RevBayes has built in support for MPI so running RevBayes on more than a single processor, or on a cluster is as easy as calling it with openmpi.

For example:

mpirun -np 16 rb-mpi scripts/full_analysis.Rev

would run the entire posterior predictive simulation analysis on a single dataset using 16 processors instead of a single processor. Use of the MPI version of RevBayes will speed up the process dramatically.

Setting up the full_analysis.Rev script to cycle through a large number of alignments is relatively simple as well. One easy way is to provide a list of the data file names, and to loop through them. As an example:

data_file_list = "data_file_list.txt" 
data_file_list <- readDiscreteCharacterData(data_file_list)
file_count = 0

for (n in 1:data_file_list.size()) {

FULL_ANALYSIS SCRIPT GOES HERE

file_count = file_count + 1
}

Then, anywhere in the full_analysis portion of the script that the lines

inFile = "data/8taxa_500chars_GTR.nex"
analysis_name = "pps_example"

appear, you would replace them with something along the lines of:

inFile = n
analysis_name = "pps_example_" + file_count

This should loop through all of the data files in the list provided, and run the full posterior predictive simulation analysis on each file. Using a method like this, and combining it with the MPI call above, you can scale this process up to multiple genes and spread the computational time across several cores to speed it up.

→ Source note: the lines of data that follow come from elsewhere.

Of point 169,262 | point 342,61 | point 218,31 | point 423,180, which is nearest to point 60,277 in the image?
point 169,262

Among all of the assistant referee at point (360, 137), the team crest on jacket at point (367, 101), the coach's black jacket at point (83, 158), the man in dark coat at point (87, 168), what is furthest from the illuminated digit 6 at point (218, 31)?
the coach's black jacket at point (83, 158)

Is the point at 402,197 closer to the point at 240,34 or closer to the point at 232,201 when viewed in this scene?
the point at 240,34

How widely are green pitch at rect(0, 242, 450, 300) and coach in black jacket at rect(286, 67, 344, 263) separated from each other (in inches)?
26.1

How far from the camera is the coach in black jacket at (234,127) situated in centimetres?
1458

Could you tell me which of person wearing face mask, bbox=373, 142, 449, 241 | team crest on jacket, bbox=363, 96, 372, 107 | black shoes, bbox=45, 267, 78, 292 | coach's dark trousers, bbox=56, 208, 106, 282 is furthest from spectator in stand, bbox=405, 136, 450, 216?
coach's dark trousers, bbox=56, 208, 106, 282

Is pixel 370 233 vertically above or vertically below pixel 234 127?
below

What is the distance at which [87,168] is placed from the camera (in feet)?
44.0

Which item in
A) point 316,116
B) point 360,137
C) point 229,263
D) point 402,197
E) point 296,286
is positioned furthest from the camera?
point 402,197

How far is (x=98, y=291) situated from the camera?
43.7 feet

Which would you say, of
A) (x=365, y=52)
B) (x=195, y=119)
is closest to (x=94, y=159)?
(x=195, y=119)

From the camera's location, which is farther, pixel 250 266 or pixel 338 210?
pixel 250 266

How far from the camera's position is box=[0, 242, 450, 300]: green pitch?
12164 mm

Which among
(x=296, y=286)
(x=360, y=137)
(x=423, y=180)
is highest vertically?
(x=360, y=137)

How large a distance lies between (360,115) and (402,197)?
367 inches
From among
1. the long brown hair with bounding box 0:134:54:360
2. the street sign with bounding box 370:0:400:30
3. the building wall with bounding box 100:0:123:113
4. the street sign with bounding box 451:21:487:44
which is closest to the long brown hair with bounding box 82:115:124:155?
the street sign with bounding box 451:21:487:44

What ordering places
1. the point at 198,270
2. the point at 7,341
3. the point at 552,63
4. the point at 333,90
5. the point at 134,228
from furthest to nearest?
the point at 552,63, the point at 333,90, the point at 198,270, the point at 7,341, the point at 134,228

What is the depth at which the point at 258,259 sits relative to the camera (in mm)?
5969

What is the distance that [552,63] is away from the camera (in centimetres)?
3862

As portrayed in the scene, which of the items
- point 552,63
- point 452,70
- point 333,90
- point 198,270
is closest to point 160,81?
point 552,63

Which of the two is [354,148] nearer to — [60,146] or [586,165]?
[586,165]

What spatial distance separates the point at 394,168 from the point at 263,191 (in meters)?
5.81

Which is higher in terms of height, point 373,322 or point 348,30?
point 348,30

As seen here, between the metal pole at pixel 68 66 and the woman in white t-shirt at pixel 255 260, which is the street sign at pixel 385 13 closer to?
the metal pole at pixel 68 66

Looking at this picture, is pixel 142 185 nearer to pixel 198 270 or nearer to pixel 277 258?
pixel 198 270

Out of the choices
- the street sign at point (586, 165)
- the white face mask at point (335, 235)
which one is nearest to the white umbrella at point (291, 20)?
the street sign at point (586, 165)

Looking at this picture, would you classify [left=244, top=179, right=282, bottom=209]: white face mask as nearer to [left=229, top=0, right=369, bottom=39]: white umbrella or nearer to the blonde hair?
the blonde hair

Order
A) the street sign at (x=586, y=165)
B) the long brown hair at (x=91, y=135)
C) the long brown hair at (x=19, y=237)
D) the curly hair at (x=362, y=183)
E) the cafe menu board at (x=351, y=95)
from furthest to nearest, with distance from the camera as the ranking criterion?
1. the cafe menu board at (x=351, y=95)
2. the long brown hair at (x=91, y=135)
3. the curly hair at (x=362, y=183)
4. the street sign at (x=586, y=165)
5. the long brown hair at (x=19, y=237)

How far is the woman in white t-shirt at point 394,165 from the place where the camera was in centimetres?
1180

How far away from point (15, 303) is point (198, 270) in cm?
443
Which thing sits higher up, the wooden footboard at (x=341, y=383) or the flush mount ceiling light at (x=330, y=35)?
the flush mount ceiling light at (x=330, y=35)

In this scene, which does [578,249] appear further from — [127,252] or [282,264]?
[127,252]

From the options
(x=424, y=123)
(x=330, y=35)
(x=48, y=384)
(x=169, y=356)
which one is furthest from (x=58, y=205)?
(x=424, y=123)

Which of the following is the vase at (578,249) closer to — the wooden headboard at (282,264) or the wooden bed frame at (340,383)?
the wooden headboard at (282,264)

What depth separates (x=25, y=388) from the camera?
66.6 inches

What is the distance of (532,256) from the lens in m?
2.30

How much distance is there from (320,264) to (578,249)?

  1. Brown J.M. 2014. Predictive approaches to assessing the fit of evolutionary models. Systematic Biology. 63:289–292.
  2. Jukes T.H., Cantor C.R. 1969. Evolution of Protein Molecules. Mammalian Protein Metabolism. 3:21–132. 10.1016/B978-1-4832-3211-9.50009-7
  3. Tavaré S. 1986. Some Probabilistic and Statistical Problems in the Analysis of DNA Sequences. Some Mathematical Questions in Biology: DNA Sequence Analysis. 17:57–86.